__SELECTED TEXT__.
Methods: Retrospective analysis was performed on the medical and dental records of 112 subjects who underwent orthognathic surgery using semi-rigid fixation technique at Tufts University School of Dental Medicine within a 5 year period (2003-2008). Chi-square tests were used to evaluate the potential association between the risk factors (age, gender, site of plate insertion, type of movement performed, intra-operative estimated blood loss, and placement of final splint, plate position in the mandible) and the outcome (plate removal).
Results: : The 112 subjects underwent 192 surgeries (103 in mandible, and 89 in maxilla). The average age of the group was 25.2 years old. 76 (67.9%) of the subjects were female. There were 24 total plates removed, 15 from the mandible and 9 from the maxilla. Plate position in the mandible is the only factor found to be statistically significant to predict plate removal. For the subjects with plate removal, the most commonly etiology factor for removal is pain/discomfort.
Conclusions: In this study, surgical plate removal after orthognathic surgery is found to be a potential complication with a rate as high as 18.8%, comparable with existing literature (9%-16%). However, in the literature, some risk factors (such as age and duration of operation) were considered to be significant to this outcome. This study found the only factor that is statistically significant to predict plate removal is the position of plate placement in the mandible.

__Collected data__.

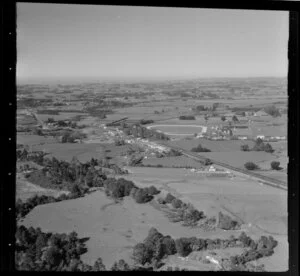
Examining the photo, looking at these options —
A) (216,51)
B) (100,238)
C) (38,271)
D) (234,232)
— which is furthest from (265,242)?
(38,271)

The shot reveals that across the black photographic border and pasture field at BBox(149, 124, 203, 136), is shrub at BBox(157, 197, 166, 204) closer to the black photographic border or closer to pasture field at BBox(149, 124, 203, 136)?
A: pasture field at BBox(149, 124, 203, 136)

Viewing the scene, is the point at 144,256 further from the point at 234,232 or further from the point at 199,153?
the point at 199,153

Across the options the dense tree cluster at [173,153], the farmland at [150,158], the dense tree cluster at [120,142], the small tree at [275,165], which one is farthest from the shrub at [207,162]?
the dense tree cluster at [120,142]

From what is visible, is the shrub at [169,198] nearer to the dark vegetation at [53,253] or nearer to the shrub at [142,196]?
the shrub at [142,196]

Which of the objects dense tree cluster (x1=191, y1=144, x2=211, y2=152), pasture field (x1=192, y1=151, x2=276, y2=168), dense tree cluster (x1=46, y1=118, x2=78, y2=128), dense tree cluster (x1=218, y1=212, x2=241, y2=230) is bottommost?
dense tree cluster (x1=218, y1=212, x2=241, y2=230)

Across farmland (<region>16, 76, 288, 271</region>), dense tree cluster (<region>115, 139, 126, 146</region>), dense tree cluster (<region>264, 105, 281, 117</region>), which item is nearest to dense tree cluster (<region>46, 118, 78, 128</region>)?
farmland (<region>16, 76, 288, 271</region>)

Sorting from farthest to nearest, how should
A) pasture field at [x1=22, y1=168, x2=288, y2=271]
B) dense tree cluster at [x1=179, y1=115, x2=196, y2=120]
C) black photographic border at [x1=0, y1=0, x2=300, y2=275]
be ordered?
dense tree cluster at [x1=179, y1=115, x2=196, y2=120] → pasture field at [x1=22, y1=168, x2=288, y2=271] → black photographic border at [x1=0, y1=0, x2=300, y2=275]

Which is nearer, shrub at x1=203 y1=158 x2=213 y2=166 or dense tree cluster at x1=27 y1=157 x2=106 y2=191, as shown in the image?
dense tree cluster at x1=27 y1=157 x2=106 y2=191
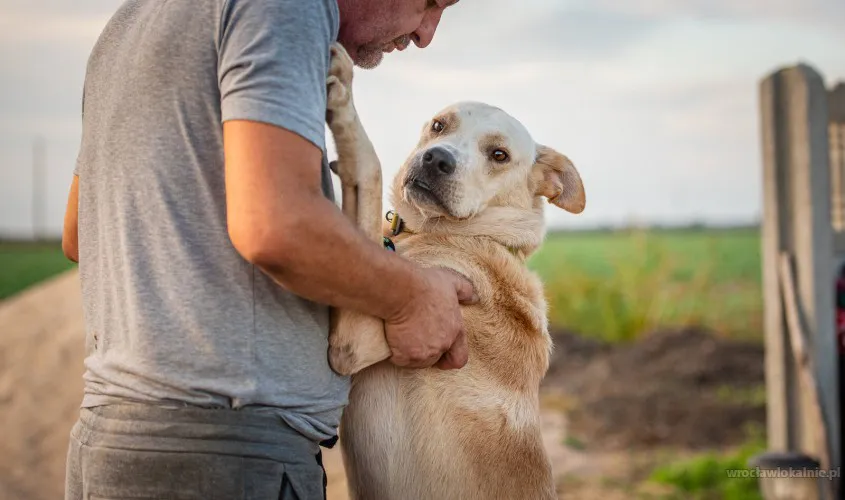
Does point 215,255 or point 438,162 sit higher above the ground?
point 438,162

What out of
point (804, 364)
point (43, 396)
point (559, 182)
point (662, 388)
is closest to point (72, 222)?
point (559, 182)

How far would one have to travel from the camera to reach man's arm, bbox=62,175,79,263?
1825 millimetres

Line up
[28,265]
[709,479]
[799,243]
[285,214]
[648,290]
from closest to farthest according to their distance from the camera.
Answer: [285,214] < [799,243] < [709,479] < [648,290] < [28,265]

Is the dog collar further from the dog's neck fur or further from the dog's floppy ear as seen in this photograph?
the dog's floppy ear

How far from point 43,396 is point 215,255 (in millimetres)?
5190

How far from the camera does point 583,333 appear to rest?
10.4 meters

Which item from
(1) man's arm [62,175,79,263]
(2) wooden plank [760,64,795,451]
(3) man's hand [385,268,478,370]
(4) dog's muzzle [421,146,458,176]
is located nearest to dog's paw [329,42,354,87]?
(3) man's hand [385,268,478,370]

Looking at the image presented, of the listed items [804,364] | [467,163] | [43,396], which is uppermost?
[467,163]

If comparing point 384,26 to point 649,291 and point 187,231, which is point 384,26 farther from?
point 649,291

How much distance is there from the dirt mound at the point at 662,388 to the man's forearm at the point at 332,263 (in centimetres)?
582

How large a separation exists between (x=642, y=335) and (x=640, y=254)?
38.7 inches

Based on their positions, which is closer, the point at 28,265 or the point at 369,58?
the point at 369,58

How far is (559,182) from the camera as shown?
264cm

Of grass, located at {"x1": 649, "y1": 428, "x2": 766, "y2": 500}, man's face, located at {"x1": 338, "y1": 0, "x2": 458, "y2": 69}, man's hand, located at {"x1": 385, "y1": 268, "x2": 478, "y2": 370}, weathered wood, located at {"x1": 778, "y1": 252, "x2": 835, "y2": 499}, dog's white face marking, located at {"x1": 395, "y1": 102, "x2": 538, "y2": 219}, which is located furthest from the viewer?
grass, located at {"x1": 649, "y1": 428, "x2": 766, "y2": 500}
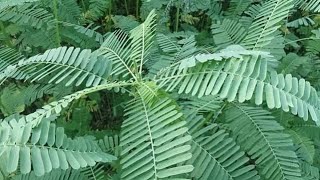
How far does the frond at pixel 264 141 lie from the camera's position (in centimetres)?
140

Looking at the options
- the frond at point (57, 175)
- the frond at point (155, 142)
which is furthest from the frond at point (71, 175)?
the frond at point (155, 142)

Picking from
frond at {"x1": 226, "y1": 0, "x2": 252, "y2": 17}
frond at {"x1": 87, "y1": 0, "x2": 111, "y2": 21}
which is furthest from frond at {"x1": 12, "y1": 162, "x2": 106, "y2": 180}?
frond at {"x1": 226, "y1": 0, "x2": 252, "y2": 17}

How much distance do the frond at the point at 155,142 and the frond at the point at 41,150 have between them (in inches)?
2.8

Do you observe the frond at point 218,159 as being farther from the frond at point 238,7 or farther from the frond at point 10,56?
the frond at point 238,7

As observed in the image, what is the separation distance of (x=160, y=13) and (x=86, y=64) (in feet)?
3.27

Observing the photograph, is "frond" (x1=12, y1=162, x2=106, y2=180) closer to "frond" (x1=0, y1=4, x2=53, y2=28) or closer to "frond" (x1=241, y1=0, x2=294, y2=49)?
"frond" (x1=241, y1=0, x2=294, y2=49)

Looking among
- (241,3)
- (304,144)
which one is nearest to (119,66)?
(304,144)

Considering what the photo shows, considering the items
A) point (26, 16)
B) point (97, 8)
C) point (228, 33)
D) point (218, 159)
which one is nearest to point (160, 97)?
point (218, 159)

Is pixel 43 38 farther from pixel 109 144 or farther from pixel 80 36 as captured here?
pixel 109 144

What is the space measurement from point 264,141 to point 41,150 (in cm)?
71

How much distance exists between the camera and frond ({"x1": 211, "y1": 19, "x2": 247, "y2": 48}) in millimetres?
1863

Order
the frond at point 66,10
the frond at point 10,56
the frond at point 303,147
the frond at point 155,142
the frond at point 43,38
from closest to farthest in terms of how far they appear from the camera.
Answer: the frond at point 155,142 < the frond at point 303,147 < the frond at point 10,56 < the frond at point 43,38 < the frond at point 66,10

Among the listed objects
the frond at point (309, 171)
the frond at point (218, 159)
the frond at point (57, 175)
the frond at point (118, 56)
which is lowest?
the frond at point (309, 171)

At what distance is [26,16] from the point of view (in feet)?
6.58
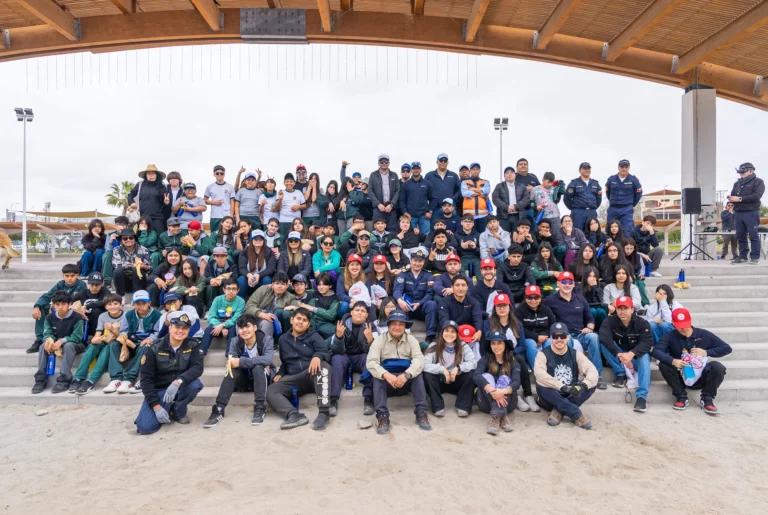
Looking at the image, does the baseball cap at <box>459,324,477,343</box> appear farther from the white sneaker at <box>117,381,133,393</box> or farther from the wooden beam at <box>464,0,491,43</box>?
the wooden beam at <box>464,0,491,43</box>

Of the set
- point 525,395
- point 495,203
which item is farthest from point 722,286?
point 525,395

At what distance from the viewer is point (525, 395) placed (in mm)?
5422

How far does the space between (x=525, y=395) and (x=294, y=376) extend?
9.16 ft

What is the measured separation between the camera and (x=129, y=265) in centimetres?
728

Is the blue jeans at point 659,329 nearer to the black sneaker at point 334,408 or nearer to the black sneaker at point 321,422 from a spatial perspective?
the black sneaker at point 334,408

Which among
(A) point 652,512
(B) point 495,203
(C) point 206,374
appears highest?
(B) point 495,203

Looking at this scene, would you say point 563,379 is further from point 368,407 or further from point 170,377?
point 170,377

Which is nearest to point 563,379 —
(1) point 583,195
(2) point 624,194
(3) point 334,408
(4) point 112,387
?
(3) point 334,408

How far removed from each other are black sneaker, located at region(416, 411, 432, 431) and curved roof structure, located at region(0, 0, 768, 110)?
330 inches

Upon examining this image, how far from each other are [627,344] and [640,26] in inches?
307

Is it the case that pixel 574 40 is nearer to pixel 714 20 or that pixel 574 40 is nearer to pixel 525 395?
pixel 714 20

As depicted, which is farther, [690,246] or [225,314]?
[690,246]

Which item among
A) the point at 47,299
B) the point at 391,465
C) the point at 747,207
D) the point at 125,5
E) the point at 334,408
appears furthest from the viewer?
the point at 125,5

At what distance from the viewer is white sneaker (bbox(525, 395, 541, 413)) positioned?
5.18 meters
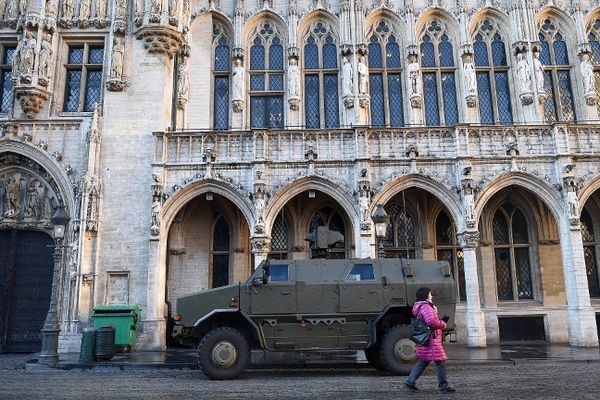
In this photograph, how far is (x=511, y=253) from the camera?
17656mm

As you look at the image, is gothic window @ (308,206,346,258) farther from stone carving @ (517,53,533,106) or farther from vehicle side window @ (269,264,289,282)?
stone carving @ (517,53,533,106)

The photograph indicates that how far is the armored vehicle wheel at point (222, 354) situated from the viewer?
9.73 m

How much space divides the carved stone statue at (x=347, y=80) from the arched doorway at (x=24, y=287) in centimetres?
1070

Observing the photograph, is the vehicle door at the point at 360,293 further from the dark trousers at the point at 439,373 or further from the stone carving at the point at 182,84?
the stone carving at the point at 182,84

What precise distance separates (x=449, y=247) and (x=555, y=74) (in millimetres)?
7325

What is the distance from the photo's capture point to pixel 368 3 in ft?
62.8

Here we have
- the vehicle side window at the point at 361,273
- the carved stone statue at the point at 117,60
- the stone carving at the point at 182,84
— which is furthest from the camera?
the stone carving at the point at 182,84

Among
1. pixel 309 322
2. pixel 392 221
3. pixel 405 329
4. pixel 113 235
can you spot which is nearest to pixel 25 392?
pixel 309 322

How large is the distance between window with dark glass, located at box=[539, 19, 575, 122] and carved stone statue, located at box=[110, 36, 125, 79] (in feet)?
46.9

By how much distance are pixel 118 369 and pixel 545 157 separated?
13204mm

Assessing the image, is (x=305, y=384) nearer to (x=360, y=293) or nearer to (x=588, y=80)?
(x=360, y=293)

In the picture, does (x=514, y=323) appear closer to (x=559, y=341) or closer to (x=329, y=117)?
(x=559, y=341)

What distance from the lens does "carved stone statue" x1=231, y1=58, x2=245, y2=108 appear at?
59.5 feet

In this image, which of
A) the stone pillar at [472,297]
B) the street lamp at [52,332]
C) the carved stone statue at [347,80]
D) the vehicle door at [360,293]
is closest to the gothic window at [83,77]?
the street lamp at [52,332]
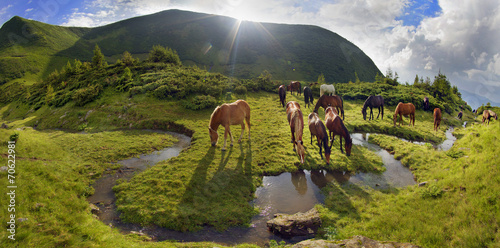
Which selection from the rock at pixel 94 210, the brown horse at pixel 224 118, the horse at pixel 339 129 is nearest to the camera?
the rock at pixel 94 210

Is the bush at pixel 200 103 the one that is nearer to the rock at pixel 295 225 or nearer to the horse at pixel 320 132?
the horse at pixel 320 132

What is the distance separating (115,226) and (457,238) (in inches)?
384

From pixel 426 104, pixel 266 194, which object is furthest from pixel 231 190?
pixel 426 104

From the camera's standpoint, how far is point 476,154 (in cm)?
721

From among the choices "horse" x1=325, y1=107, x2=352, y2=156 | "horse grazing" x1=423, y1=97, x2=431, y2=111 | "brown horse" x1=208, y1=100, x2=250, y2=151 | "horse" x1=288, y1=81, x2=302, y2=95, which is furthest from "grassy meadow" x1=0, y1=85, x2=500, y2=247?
"horse" x1=288, y1=81, x2=302, y2=95

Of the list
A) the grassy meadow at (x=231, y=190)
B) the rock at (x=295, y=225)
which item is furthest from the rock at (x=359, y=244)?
the rock at (x=295, y=225)

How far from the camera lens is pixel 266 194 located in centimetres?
845

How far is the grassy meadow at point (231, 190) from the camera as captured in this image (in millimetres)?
5246

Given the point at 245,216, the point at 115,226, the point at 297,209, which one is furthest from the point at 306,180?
the point at 115,226

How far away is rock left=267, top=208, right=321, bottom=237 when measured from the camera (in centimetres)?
Result: 616

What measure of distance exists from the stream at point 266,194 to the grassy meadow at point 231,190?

__INSTRUCTIONS__.
A: Using the plate removal study, list every risk factor that was evaluated for a potential association with plate removal.
B: Answer these questions from the plate removal study.
(i) How many of the surgeries were performed in the mandible?
(ii) What was the most common reason for plate removal among the subjects whose plates were removed?
(iii) What plate removal rate does the conclusion report?
C: From the plate removal study, extract the passage that begins with the words containing "Conclusions: In this" and ends with "in the mandible.".

__ANSWERS PER TASK__.
A:
- Age
- Gender
- Site of plate insertion
- Type of movement performed
- Intra-operative estimated blood loss
- Placement of final splint
- Plate position in the mandible

B:
(i) 103
(ii) Pain/discomfort
(iii) As high as 18.8%

C:
Conclusions: In this study, surgical plate removal after orthognathic surgery is found to be a potential complication with a rate as high as 18.8%, comparable with existing literature (9%-16%). However, in the literature, some risk factors (such as age and duration of operation) were considered to be significant to this outcome. This study found the only factor that is statistically significant to predict plate removal is the position of plate placement in the mandible.